Avec la présidentielle de 2027 qui se profile à l'horizon, Laurent Wauquiez, président des députés LR, exprime une inquiétude croissante concernant l'avenir de la droite. Lors d'une interview sur Franceinfo, il a mis en exergue le « danger » que représente une éventuel éviction des candidats de droite du second tour, au profit d'un affrontement entre le Rassemblement National et La France Insoumise.
Wauquiez a déclaré : « On ne mesure pas la responsabilité qu’on aurait en laissant les Français au second tour, avec comme seul choix de devoir arbitrer entre le RN et Jean-Luc Mélenchon ». Il a souligné que le leader de La France Insoumise est souvent sous-estimé dans les sondages.
Bien qu'il ait désigné Bruno Retailleau comme « le candidat légitime » de son parti, il n'a pas pu cacher ses préoccupations face à la fragmentation des candidatures à droite. « Quasiment chaque semaine, on a un nouveau candidat à la présidentielle à droite.

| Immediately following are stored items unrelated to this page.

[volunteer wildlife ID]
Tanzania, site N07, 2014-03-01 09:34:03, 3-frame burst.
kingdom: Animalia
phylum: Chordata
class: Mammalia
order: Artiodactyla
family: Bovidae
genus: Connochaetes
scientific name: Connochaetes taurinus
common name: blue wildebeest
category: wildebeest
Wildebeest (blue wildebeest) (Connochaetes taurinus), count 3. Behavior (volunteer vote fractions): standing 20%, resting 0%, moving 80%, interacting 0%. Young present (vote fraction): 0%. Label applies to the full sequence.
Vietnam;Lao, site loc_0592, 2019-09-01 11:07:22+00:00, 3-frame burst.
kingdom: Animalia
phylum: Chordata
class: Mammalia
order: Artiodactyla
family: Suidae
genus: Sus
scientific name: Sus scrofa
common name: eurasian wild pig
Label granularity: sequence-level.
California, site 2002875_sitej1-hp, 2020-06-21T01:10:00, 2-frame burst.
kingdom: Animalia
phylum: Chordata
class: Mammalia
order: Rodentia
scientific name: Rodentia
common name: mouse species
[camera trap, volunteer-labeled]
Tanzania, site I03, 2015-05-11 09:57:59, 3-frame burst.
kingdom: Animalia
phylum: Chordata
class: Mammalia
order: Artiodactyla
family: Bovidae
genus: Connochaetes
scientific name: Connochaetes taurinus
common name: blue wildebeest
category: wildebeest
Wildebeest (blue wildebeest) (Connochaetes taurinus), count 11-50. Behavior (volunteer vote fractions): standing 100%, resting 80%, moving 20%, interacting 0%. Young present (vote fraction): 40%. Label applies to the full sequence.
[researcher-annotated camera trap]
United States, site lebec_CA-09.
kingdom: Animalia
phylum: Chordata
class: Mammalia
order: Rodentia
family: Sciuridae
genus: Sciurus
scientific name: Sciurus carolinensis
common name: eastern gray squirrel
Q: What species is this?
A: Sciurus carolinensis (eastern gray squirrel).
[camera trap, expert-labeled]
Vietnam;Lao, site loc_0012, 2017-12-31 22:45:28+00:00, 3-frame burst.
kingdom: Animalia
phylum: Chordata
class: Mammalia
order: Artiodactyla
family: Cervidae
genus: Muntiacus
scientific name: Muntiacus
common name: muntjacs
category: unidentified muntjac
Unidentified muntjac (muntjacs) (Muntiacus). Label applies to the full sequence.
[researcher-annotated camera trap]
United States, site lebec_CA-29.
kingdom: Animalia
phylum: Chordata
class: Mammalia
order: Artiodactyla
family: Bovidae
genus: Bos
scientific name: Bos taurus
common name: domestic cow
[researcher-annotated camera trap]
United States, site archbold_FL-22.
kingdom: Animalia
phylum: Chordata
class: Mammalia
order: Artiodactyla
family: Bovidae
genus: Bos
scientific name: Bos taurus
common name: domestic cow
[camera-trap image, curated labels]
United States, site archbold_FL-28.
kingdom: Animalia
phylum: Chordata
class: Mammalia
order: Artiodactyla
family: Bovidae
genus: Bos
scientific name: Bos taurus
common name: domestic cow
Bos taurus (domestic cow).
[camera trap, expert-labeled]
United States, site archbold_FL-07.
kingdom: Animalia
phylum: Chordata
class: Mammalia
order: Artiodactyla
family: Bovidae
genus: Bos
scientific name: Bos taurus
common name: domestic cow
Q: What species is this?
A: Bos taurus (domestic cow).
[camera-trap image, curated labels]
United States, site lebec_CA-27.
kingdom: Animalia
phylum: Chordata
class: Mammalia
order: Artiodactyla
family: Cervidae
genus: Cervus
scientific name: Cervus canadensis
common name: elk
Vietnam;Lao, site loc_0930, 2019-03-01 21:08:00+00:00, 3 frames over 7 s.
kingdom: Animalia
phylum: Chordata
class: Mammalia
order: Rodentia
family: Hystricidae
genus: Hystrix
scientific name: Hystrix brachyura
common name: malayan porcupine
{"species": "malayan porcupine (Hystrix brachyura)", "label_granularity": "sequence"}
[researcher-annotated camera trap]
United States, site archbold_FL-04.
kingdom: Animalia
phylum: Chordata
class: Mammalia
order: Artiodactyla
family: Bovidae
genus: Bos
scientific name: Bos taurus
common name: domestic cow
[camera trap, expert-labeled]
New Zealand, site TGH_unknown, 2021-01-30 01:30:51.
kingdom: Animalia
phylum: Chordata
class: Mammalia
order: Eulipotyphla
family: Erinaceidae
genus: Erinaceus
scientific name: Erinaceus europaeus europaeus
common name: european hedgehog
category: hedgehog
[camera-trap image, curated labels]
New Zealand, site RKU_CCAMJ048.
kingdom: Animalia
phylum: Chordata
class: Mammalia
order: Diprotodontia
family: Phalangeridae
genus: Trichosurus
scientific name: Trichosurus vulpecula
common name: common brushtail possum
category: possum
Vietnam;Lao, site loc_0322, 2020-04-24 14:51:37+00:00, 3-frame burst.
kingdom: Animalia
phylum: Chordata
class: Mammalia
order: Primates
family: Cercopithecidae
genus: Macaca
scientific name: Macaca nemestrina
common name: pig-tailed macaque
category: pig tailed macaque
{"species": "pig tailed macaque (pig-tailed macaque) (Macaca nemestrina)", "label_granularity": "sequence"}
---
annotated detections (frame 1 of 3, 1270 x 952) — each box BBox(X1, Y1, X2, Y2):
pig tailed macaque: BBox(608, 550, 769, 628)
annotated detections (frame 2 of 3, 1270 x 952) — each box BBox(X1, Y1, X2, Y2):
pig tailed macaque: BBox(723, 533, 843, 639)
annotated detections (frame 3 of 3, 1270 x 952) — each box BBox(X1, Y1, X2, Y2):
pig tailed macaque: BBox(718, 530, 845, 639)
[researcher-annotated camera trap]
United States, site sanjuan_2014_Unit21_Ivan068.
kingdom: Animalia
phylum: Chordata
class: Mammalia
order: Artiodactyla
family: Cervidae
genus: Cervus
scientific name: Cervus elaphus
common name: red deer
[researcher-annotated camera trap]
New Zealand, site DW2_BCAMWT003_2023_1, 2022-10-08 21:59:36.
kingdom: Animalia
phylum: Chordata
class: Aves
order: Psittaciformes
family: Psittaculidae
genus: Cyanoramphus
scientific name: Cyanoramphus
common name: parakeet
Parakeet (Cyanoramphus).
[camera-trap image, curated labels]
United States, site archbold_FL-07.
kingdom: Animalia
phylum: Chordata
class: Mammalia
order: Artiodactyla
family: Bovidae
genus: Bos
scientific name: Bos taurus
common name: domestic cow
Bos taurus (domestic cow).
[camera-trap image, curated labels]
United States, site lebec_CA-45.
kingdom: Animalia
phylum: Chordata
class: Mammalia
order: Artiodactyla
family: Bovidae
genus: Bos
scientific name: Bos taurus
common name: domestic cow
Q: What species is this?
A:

À quel moment ça va s'arrêter ? », a-t-il déploré.
Wauquiez prône l'organisation d'une primaire afin de désigner un candidat unique, ce qu'il considère comme une nécessité incontournable pour éviter un duel fatidique. Il a cité plusieurs noms, dont Édouard Philippe et Xavier Bertrand, mais a temporisé sur Gabriel Attal, estimant qu'il ne partage pas la même vision politique.
Son programme vise à unir les tendances, tant à gauche qu'à droite, mais il avertit : « notre pays a besoin de réformes importantes et que quand vous mettez un bout de gauche, un bout de droite, parfois le risque c’est qu’on aboutisse à quelque chose qui avance de façon pas vigoureuse ».
Dans un contexte où le paysage politique est en constante évolution, les répercussions de ces déclarations sont à suivre de près, avec l'espoir que la droite puisse se rassembler autour d'un projet commun avant la présidentielle de 2027.